An explanation of the determinants of prescribing expenditure in the General Medical Services scheme in Ireland, with an application to budget setting

McElroy, Brendan January 2003 (has links)
The Indicative Drug Target Scheme was introduced to the General Medical Services (GMS) scheme in 1993 with a view to encourage more rational and efficient prescribing. Each GP practice's drug budget is determined chiefly by the number of people on the GP's GMS panel adjusted for national age-related average prescribing expenditure.
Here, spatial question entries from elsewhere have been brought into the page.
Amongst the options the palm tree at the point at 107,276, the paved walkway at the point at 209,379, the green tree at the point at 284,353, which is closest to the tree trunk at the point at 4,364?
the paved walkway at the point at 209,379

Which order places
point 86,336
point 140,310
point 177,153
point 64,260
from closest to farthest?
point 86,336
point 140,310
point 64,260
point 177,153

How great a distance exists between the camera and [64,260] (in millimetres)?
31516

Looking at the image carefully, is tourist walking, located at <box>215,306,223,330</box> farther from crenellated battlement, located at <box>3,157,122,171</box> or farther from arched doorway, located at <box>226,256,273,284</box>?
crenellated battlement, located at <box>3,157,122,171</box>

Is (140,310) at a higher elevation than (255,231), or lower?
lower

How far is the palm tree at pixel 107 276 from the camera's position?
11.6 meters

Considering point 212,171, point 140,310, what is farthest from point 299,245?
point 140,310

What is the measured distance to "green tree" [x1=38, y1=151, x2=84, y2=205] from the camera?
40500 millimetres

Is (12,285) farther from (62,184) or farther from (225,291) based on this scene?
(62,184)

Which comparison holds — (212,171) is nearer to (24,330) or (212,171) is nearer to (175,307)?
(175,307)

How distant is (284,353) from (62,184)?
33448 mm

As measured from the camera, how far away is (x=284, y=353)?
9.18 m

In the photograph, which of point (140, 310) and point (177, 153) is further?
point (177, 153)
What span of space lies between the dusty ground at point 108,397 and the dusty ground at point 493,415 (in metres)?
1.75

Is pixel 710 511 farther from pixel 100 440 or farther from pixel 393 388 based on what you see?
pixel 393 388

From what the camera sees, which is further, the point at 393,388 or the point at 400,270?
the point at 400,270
This thesis examines the factors associated with variations in GMS prescribing expenditure, proposes a number of alternative ways of constructing GMS drug budgets and examines the potential budgetary consequences. A unique dataset of individual-level and GP-level factors is constructed, including the first research application of an administrative database of demographic, socio-economic and access-related variables, the generation of chronic illness indicators, and the application of new measures of GP prescribing style. Multiple imputation of missing values and imputation of income are two additional innovations. Drawing on recent advances in risk-adjustment and the microeconometrics of health care utilisation, various specifications of an expenditure function are examined, given the skewed distribution of prescribing expenditure. These include logarithmic transformations, generalised linear models and finite mixture models. Quantile regression and outlier identification techniques are used for exploratory data analysis and to assist model specification. The principal determinants of prescribing expenditure are chronic illness, disability and age. Access to services and GP characteristics also have important effects. A number of competing models of budget setting are tested for predictive performance and distributive consequences. Most alternatives are an improvement on the current model. Compared to the current approach, the preferred model has greater explained variance, lower prediction error, is more pro-poor and has lower prediction error for vulnerable groups such as the disabled and the chronically ill.